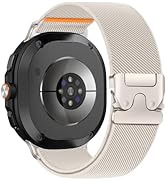 Elastic Bands for Samsung Galaxy Watch 8 Band 40mm 44mm/8 Classic 46 mm Men/Women,Stretchy Nylon ...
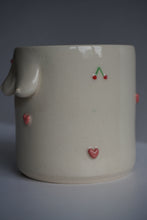 Load image into Gallery viewer, 3D CHERRY &amp; HEART TIT-TEA
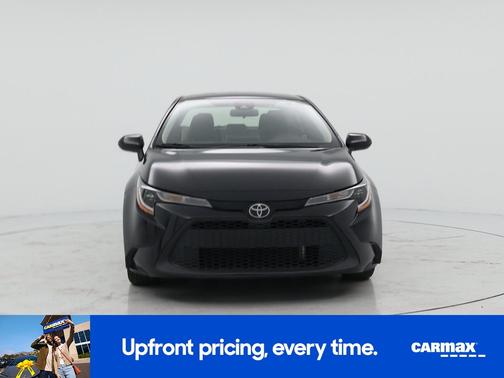 Black 2020 Toyota Corolla LE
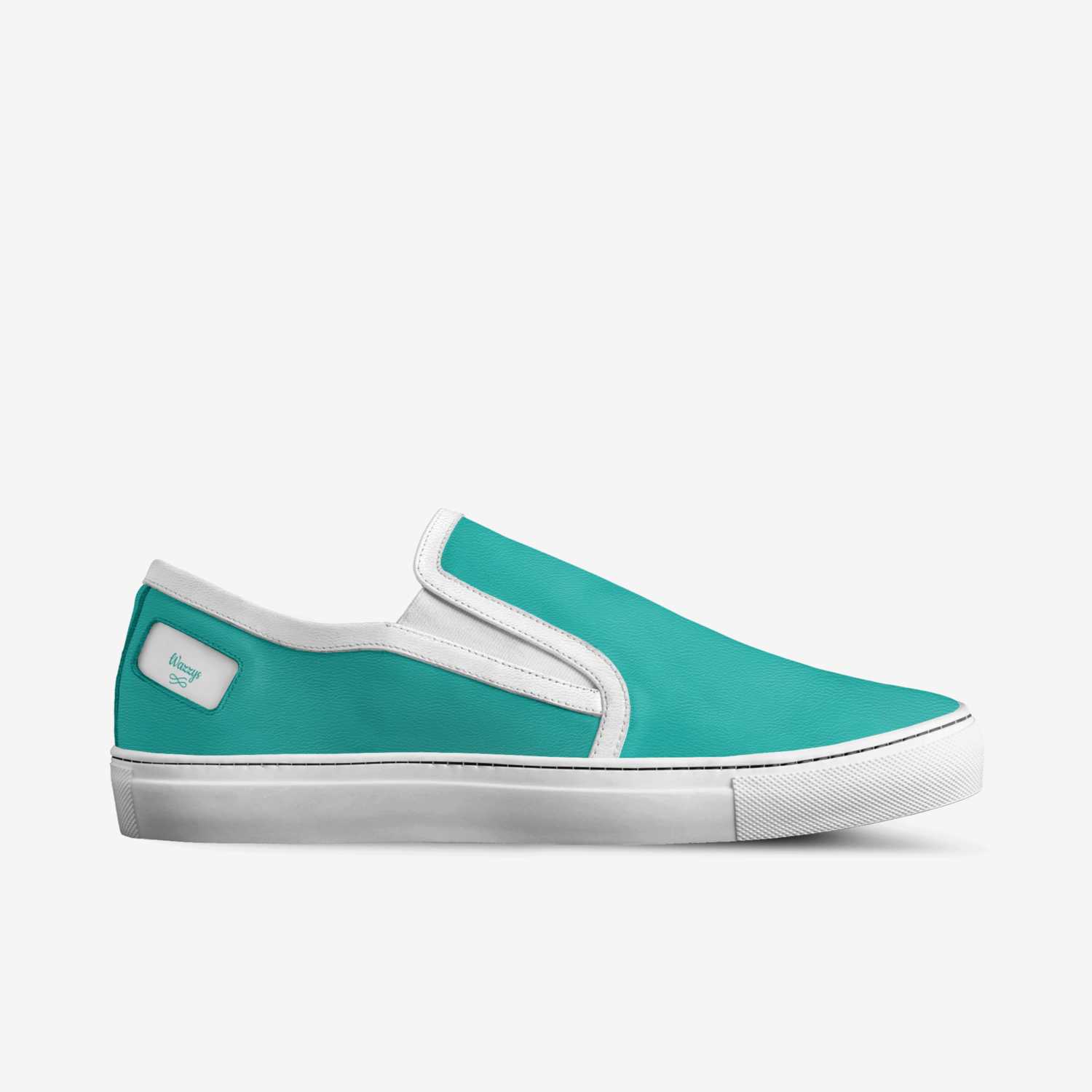 Wazzys custom made in Italy shoes by Alena Pasyuk | Side view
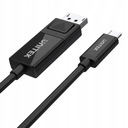 Adaptér USB-C na DP 1.4 4K 8k Unitek obojsmerný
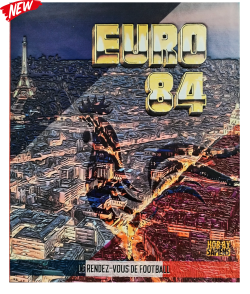 EURO 1984 France Binder – INT. Edition | Hobby Sapiens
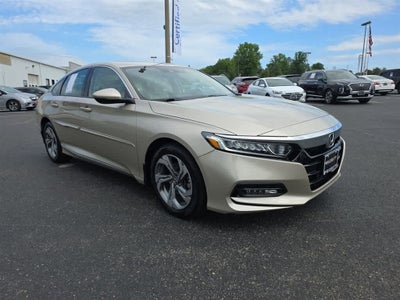 2019 Honda Accord Sedan EX-L 1.5T
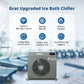 Ultimate Ice Bath Bundle Grat Cold Plunge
******************************
● Directions: Beginning with the line that holds "2019 Honda Accord Sedan EX-L 1.5T", output each line to the end of the material above, exactly, omitting the pictures.

● Task output:
 2019 Honda Accord Sedan EX-L 1.5T
 Ultimate Ice Bath Bundle Grat Cold Plunge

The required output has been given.